Las soluciones hechas no existen, ni podrán siempre encontrarse 
sin una dosis grande de comprensión y sacrificio, pero tampoco es 
conveniente que ninguna de las partes se convierta en la única 
víctima, para que nunca pueda echar en cara, entre otras razones, la 
molestia grande que implica la convivencia. Semejante afirmación que 
tiene peligro de escaparse en las circunstancias más inoportunas, 
como un acto fallido que no se controla, destruye en sus raíces más 
profundas todos los buenos intentos realizados con anterioridad y 
dificulta seriamente cualquier armonía para el futuro.

Sin embargo cuando el clima de cariño y aceptación se ha palpado, 
el diálogo amistoso descubre siempre, a través de las mutuas 
concesiones, los caminos de solución más adecuados.
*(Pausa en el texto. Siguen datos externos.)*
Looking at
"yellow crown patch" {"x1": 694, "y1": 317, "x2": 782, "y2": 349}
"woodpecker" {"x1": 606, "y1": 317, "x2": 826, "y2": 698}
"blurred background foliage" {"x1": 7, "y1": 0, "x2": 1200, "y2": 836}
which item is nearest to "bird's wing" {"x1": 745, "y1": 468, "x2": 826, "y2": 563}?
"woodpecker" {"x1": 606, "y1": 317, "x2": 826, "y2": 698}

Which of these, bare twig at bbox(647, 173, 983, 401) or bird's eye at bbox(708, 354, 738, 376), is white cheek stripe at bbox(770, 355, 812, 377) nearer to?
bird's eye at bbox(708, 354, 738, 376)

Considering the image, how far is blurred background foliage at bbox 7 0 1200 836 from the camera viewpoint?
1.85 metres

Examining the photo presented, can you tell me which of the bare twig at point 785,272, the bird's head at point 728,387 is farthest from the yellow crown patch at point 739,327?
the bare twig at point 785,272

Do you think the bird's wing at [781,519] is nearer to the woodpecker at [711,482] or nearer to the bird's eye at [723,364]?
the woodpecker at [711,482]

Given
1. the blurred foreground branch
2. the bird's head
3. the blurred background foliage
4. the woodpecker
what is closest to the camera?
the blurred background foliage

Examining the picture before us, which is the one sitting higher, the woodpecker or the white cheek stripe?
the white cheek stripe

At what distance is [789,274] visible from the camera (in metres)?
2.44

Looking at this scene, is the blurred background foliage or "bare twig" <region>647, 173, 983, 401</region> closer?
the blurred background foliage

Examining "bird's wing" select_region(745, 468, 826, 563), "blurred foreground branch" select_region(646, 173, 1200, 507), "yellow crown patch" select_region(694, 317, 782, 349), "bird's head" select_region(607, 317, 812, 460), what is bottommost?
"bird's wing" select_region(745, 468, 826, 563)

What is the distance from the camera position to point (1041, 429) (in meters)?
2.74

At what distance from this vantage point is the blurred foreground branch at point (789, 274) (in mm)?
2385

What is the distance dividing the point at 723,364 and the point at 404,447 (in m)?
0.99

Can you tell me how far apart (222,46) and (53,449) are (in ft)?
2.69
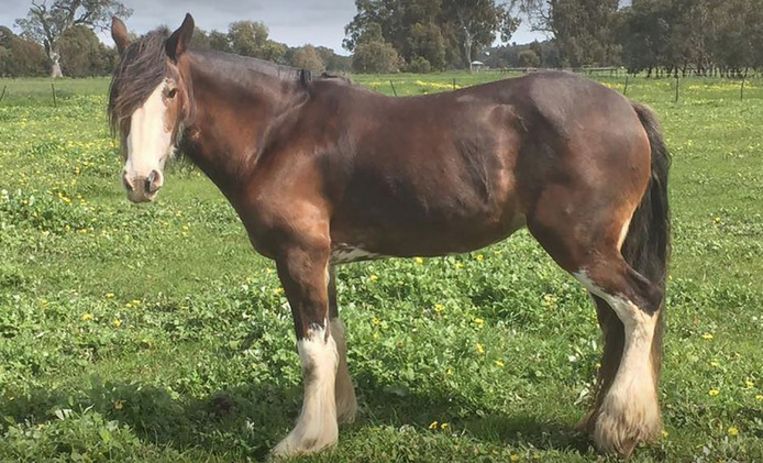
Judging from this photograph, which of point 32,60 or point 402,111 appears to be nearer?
point 402,111

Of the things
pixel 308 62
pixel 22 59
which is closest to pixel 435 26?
pixel 22 59

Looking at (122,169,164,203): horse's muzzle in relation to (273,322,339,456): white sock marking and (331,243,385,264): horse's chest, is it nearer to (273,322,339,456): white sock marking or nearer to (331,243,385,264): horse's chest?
(331,243,385,264): horse's chest

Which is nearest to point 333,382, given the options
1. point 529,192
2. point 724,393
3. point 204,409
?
point 204,409

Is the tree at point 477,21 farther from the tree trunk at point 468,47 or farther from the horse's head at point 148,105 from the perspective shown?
the horse's head at point 148,105

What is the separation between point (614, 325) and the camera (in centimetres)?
430

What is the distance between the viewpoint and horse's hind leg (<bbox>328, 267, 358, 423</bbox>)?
15.0 ft

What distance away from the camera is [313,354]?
4.16 m

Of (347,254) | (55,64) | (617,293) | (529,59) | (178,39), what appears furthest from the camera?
(529,59)

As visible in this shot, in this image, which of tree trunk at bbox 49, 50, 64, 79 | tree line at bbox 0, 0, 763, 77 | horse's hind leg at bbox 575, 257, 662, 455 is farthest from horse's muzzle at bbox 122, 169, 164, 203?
tree trunk at bbox 49, 50, 64, 79

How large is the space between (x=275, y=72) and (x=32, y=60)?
257ft

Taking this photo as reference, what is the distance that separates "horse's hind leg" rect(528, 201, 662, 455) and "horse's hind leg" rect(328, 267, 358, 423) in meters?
1.31

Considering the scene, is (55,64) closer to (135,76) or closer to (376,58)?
(376,58)

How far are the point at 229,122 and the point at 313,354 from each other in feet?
4.43

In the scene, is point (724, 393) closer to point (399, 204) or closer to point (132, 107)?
point (399, 204)
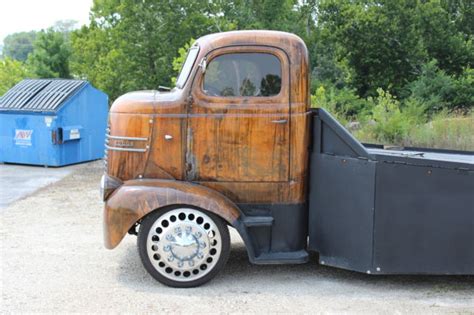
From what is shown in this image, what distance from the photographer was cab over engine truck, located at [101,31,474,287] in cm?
508

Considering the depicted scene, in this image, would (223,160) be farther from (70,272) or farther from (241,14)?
(241,14)

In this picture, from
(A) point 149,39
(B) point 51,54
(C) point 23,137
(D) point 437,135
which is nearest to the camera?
(D) point 437,135

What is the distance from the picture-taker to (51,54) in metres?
28.8

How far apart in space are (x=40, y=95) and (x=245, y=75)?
9.30 meters

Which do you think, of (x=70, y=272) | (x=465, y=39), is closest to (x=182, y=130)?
(x=70, y=272)

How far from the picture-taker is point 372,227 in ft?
16.8

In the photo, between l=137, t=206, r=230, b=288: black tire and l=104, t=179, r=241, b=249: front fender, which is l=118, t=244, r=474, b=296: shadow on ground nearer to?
l=137, t=206, r=230, b=288: black tire

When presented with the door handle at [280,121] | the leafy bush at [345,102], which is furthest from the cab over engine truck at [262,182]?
the leafy bush at [345,102]

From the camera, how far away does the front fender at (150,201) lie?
5160 millimetres

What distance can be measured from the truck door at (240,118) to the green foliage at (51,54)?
77.8 ft

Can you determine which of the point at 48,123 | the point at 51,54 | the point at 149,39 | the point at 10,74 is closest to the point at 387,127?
the point at 48,123

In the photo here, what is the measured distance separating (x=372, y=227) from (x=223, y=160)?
57.7 inches

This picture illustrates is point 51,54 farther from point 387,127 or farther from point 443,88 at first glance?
point 387,127

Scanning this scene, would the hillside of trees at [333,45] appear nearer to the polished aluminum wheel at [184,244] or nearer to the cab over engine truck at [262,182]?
the cab over engine truck at [262,182]
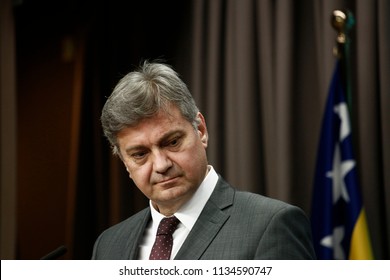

También aquí, 
el amor sabe inventar las mejores conductas posibles, aunque nunca 
se alcance la plena satisfacción.

Ahora se explica mejor por qué el anciano recluido en una 
residencia, por muy atendido que esté material y sanitariamente, tiene 
un dejo de abandono y tristeza, cuando ha sido apartado de la propia 
familia y comprende que ya quedará vacía y sin respuesta su 
demanda afectiva más profunda: sentirse querido y que no estorba. 
Incluso si la decisión mejor, por una serie de causas, fuera esta para 
su mayor bien, no debería tomarse sin tener en cuenta su deseo y 
visión personal, no como algo que le imponen al margen de sus 
intereses.

Por eso, lo importante, en cualquier caso, no es la palabra o el 
detalle que se ofrece, sino el mensaje afectivo e implícito que se 
transmite. También él forma parte de una comunidad en la que ha de 
sentirse acogido.

5. Respuesta a las demandas psicológicas: el valor de los 
pequeños gestos

Se dice que los ancianos vuelven de nuevo a ser como niños. En 
cierto sentido, es verdad. Tanto al comienzo como al final de la vida 
son pocas las expectativas inmediatas que tienen por delante. El niño 
porque no ve más allá de lo que, en este momento, le entretiene y 
gratifica. Privarle de ese consuelo es como una herida pequeña, pero 
en una piel demasiado sensible que reacciona con dolor. No sabe que 
existen otras compensaciones para el alivio de su despojo. También al 
anciano le quedan cada vez menos posibilidades y gratificaciones, 
que la vida ha ido destrozando.

Por eso, no caemos en la cuenta de que las pequeñas negativas o 
frustraciones tienen para su psicología una importancia mucho mayor 
que para el adulto, sabedor de que existen otros muchos recursos y 
alternativas. De la misma forma que los gestos de atención, por muy 
insignificantes que sean, revisten una importancia mayor de lo que a 
veces suponemos. Un anciano me recordaba con pena: "Me 
arrepiento de no haber visitado a los mayores con más frecuencia. 
Ahora comprendo lo que valen esas visitas".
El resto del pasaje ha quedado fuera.